=== Section Start ===

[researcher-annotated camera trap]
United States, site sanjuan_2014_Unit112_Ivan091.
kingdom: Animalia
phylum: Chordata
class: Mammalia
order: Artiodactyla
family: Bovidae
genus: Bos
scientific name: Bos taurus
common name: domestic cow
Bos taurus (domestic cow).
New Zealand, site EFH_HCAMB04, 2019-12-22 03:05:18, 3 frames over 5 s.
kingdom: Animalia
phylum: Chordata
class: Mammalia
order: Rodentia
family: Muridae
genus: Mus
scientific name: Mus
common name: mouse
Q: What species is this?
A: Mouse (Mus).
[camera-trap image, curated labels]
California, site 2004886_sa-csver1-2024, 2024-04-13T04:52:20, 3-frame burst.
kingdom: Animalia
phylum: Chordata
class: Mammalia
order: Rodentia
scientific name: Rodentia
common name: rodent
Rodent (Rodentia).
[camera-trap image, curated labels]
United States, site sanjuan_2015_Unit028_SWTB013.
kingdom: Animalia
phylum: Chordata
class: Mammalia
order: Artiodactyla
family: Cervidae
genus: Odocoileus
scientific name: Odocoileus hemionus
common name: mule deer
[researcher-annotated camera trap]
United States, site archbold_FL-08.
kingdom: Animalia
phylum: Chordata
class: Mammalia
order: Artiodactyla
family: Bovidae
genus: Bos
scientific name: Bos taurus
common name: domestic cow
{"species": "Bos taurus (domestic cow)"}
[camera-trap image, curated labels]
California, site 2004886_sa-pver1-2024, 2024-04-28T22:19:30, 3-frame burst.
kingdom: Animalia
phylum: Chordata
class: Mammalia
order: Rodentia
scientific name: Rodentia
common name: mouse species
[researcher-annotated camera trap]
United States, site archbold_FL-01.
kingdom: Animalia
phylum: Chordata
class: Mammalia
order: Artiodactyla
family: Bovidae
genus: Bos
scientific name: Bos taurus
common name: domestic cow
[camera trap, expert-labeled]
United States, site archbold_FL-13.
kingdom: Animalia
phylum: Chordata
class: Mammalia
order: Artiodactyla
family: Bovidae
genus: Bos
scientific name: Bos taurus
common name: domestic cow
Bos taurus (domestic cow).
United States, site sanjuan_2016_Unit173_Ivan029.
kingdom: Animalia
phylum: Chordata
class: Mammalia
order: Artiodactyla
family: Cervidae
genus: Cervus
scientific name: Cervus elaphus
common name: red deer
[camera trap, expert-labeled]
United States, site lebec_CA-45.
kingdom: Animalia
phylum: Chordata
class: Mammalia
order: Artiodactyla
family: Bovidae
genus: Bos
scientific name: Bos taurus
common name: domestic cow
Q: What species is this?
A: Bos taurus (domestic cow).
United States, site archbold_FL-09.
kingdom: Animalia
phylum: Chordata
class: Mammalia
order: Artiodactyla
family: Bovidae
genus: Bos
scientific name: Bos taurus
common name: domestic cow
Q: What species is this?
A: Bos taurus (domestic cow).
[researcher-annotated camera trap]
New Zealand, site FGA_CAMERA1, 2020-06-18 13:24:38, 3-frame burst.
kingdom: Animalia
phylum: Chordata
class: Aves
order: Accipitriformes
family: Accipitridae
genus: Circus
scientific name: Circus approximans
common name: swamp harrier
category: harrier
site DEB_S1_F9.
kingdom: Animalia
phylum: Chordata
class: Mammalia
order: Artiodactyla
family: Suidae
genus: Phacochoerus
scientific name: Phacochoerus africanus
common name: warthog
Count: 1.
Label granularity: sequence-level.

=== Section End ===

■ **WORK TO BE COMPLETED**: What is needed is an exact repetition of the lines from the first line of the records through the line containing "A: Mouse (Mus).", both ends included, and nothing more.

■ **RESPONSE TO THIS EXERCISE**:
[researcher-annotated camera trap]
United States, site sanjuan_2014_Unit112_Ivan091.
kingdom: Animalia
phylum: Chordata
class: Mammalia
order: Artiodactyla
family: Bovidae
genus: Bos
scientific name: Bos taurus
common name: domestic cow
Bos taurus (domestic cow).
New Zealand, site EFH_HCAMB04, 2019-12-22 03:05:18, 3 frames over 5 s.
kingdom: Animalia
phylum: Chordata
class: Mammalia
order: Rodentia
family: Muridae
genus: Mus
scientific name: Mus
common name: mouse
Q: What species is this?
A: Mouse (Mus).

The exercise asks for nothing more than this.